PASCAL ABIDOR: My stuff is scattered everywhere.
And as I’m gathering my stuff, they say, that, you know, we’re gonna have to hold onto your laptop and your external hard drive. And then they told me, you’ll wait for a bus to come and you’ll ask the bus driver if there is a seat free for you to take back to New York.
BROOKE GLADSTONE: Just give me a kind of overview of what it felt like that day.
PASCAL ABIDOR: The single scariest experience of my life. I was held for four to five hours. And it doesn't seem like a lot of time, but I wasn’t given a phone call, no one knew where I was. They could have done anything and nobody would have known anything.
I left this experience as though as though a bunch of gangsters threatened and intimidated me, gleeful in messing with me. When I got back to New York, I was not in a good way. I became convinced that I was being followed, that something bad would happen around me and then I would be blamed for it. I wasn’t comfortable taking the train. When I would walk, I would walk out walk in circles around blocks or randomly change direction. It messed me up. It messed me up for a good long while.
When I had an appointment set up with the ACLU, I said, if you help me get my laptop back, I will help you guys with anything you want to do with this case. This can’t happen again. It’s crazy. So they drafted a letter, sent it on Monday. Tuesday morning, I got a call from Claim Property of the Champlain port telling me, I have your laptop and your external hard drive, where can I send it back? And I got it Wednesday.
BROOKE GLADSTONE: But it wasn’t working so well.
PASCAL ABIDOR: Yeah, my external hard drive had been pried open and not resealed, and the keyboard had been removed and not replaced all the way.
BROOKE GLADSTONE: The contents been copied by the government, lots of personal stuff.
PASCAL ABIDOR: Oh yeah, they have the right to copy it and distribute the information to whatever agencies they deem should receive it.
BROOKE GLADSTONE: They can send it to foreign governments too.
PASCAL ABIDOR: Interesting, considering, in the judge's ruling, he does implicitly compare the United States to the government of Bashar al-Assad.
BROOKE GLADSTONE: In what way?
PASCAL ABIDOR: That, you know, Bashar al-Assad and the allies of Hezbollah would search my laptop.
So why shouldn’t the US government? And, more importantly, that it also – it happens so little that why should there even be a legal decision on the case. You know, the ACLU, what they wanted to do was challenge the very constitutionality of a suspicion-less search. And there is, as yet, no policy.

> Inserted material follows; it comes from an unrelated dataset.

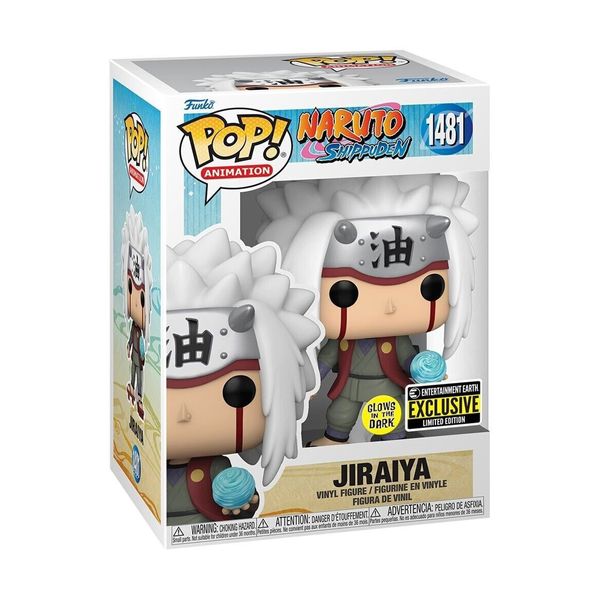 Funko Pop! Funko Pop! Naruto - Vinyl Figure Special Edition #1481 Φιγούρα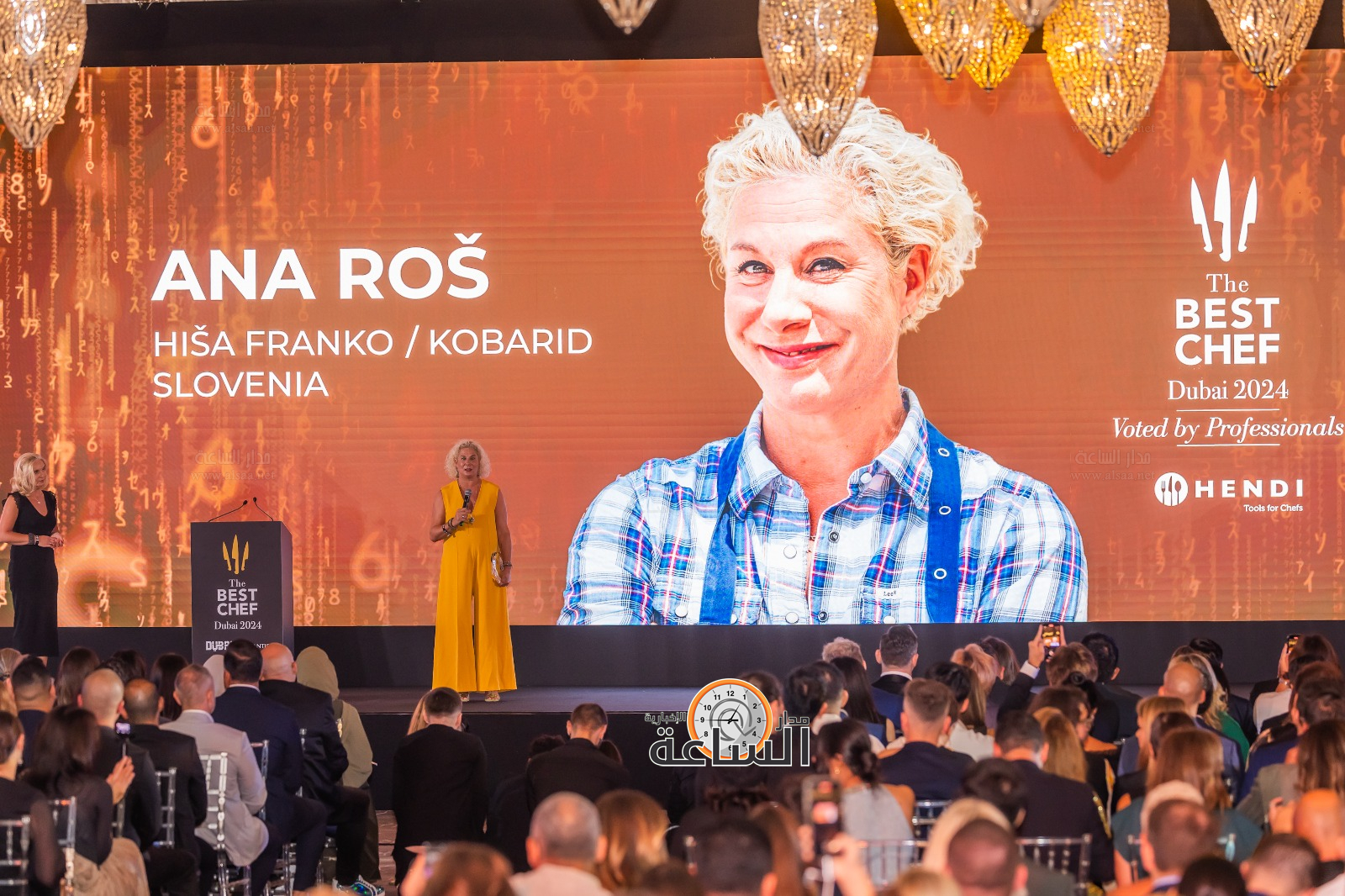 Madar Al-Saa Images 0.2522048392256535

You know, in the constitutional challenge to the policy, the judge himself cites CPB policy, saying that they’re allowed to do it.
BROOKE GLADSTONE: The CPB can unilaterally pass laws regarding the civil rights of citizens at the border.
PASCAL ABIDOR: And the entire territory of their jurisdiction which extends much deeper into America than the border.
BROOKE GLADSTONE: Pascal, thank you very much.
PASCAL ABIDOR: Thank you very much, Brooke.
BROOKE GLADSTONE: Pascal Abidor is a PhD student at McGill University.